Plus de 1000 euros l’aller simple et près de 2000 euros l’aller-retour. Rentrer chez soi pour les fêtes, un moment précieux, mais pour les étudiants réunionnais dans l’Hexagone cela devient un luxe. Entre billets hors de prix et budget serré, beaucoup doivent renoncer.
"Je pouvais revenir que la première année, mais je ne l’ai pas fait parce que ça coûte cher et je n’avais pas forcément les moyens."
"J’ai des amis en métropole, ils sont partis l’année dernière pour leurs études. Les billets d’avion sont très chers pour les fêtes de fin d’année. Certains reviennent, mais ils doivent se priver et économiser beaucoup."
Manon, âgée de 28 ans, originaire de Saint-Joseph, est en alternance. Même avec son salaire, il est impossible pour elle de prendre un billet en décembre. Les tarifs explosent et sont bien au-delà de ses moyens. "Quand on enlève le loyer, l’électricité, l’eau, il ne nous reste pas grand-chose. Le prix d’un billet d’avion est d’environ 1500 euros. J’ai posé 10 jours de congé. Je vais devoir les passer toute seule ici", raconte Manon Gabriel, étudiante en région parisienne.

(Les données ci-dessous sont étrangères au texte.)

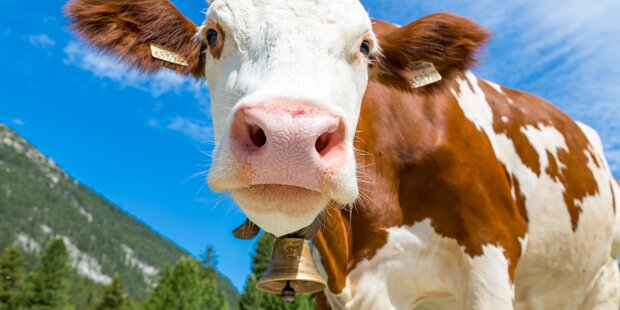84-jährige Deutsche in Tirol von Kuh attackiert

Loucas, âgé de 23 ans termine son master à Lille. Lui n’a pas pu résister à l’envie de voir sa famille. Il a payé 1800€ l’aller-retour pour 15 jours seulement. "Je m’y suis pris au mois de septembre, c’est à cette période que j’ai su combien de jours de vacances j’avais pour la période de Noël. J’ai pris moi-même, ma famille n’a pas énormément de moyen et je n’étais pas éligible à l’aide cette année", indique Loucas Fontaine, étudiant.
Pour accompagner ces jeunes, la Région propose le bon de "ressourcement". Une aide créée après le Covid, valable une fois par an et jusqu’à 800 euros selon les revenus. Cette année près de 5000 étudiants en ont bénéficié. "Ce bon de ressourcement leur permet également de venir faire un stage dans leur territoire. Le fait de venir faire un stage à La Réunion leur permet de rester connectés avec le réseau économique", explique Lorraine Nativel, vice-présidente du conseil régional, déléguée à la continuité territoriale.
Si 320 jeunes ont fait un stage sur l’île par le biais du dispositif en 2025, nombreux sont ceux qui n’ont pas pu rentrer faute de moyen.